▶ _Extrait du texte_:
###
Homélie P. Maurice GIRARDIN

Le 14 juillet : Fête Nationale de la France depuis le choix de l’Assemblée nationale, le 6 juillet 1880, en mémoire du 14 juillet 1789, prise de la Bastille et du 14 juillet 1790 !

14 juillet 1790, premier anniversaire de la prise de la Bastille, « se déroule – ainsi que l’écrit Louis Madelin – la grande fête de la Fédération ». Sur la place du Champ de Mars à Paris, le prince – évêque Charles-Maurice de Talleyrand se prépare à célébrer, au milieu d’une foule innombrable, une messe solennelle, en présence du roi Louis XVI. Tiers-Etat, noblesse et clergé, se retrouvent pour célébrer la réconciliation de tout le peuple, selon les principes de la révolution, dont Talleyrand rêve de devenir l’aumônier.. Mais le 12 juillet 1790, la nationalisation de l’Eglise est proclamée. Elle sera suivie de la Constitution civile du clergé dont Talleyrand fut un des premiers jureurs. Le clergé est appelé à jurer fidélité à la Constitution et d’abjurer leur fidélité à l’Eglise de Rome.  La Bastille et la victoire du peuple sur la domination et l’oppression, la Fédération  ont fait place, hélas, à la terreur et aux tragédies qu’elle a entraînées.
###
▶ _Entrées extraites_:
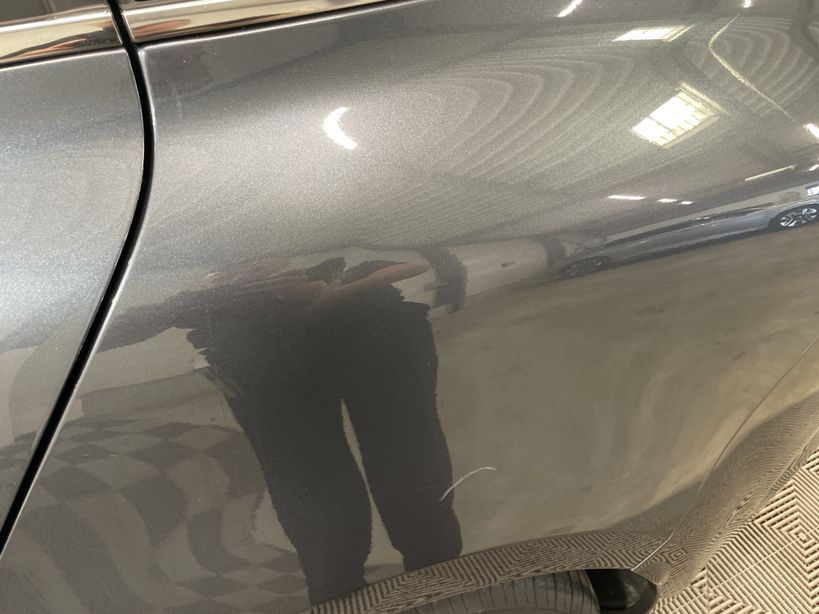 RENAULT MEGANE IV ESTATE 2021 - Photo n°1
###
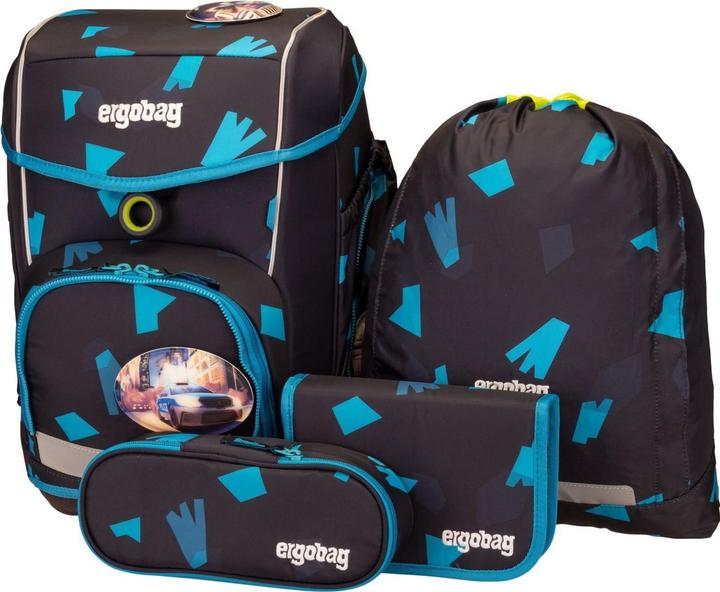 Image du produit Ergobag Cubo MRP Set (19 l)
###
▶ _Consigne 1_: Résumez en deux phrases l'homélie sur le 14 juillet.
▶ _Consigne 2_: Prolongez l'homélie sur le 14 juillet en reprenant juste après sa dernière phrase.

▶ _Réponse 1_: Le 14 juillet est la fête nationale de la France depuis 1880, en mémoire de la prise de la Bastille en 1789 et de la fête de la Fédération du 14 juillet 1790, où Talleyrand s'apprête à célébrer une messe au Champ de Mars devant Louis XVI pour la réconciliation de tout le peuple. Mais la nationalisation de l'Église et la Constitution civile du clergé appellent les prêtres à jurer fidélité à la Constitution et à renier Rome, et la Fédération fait place à la Terreur et à ses tragédies.

▶ _Réponse 2_:
Pourtant c’est NOTRE FÊTE NATIONALE, aujourd’hui. Nous lui devons  de l’honorer et de la célébrer, mais en lui donnant signification et contenu, en offrant à notre pays, tout autant qu’à toutes les nations du monde, le message de Paix et d’Espérance de l’Evangile de Jésus Christ. Car il n’est rien de plus triste que de célébrer une fête sans savoir pourquoi, sans connaître son sens. Je pense, entre autre à Noël et à Pâques…

« Domine salvam fac rem publicam   ! Seigneur accorde ton salut à la République », priait-on, tous les dimanches et dans toutes les paroisses de nos deux diocèses concordataires, Strasbourg et Metz.

Qu’en reste-t-il ? Je vous propose de cheminer à la suite de quelques témoins… De nous laisser inspirer par eux pour donner à ce jour ses vraies valeurs.

Saint Benoît de Nursie : 480-547 : Patron de l’Europe, fondateur du monachisme occidental

Saint Pierre, dans son discours chez Corneille présentait ainsi Jésus : « Il est passé partout en faisant le bien ». (Actes 10, 38) C’est ce Jésus que Saint Benoît, fêté le 11 juillet, nous invite à suivre et à imiter. 

Quoi de plus doux, frères très chers, que cette voix du Seigneur qui nous invite ? Voyez comme le Seigneur lui-même, dans sa bonté, nous montre le chemin de la vie.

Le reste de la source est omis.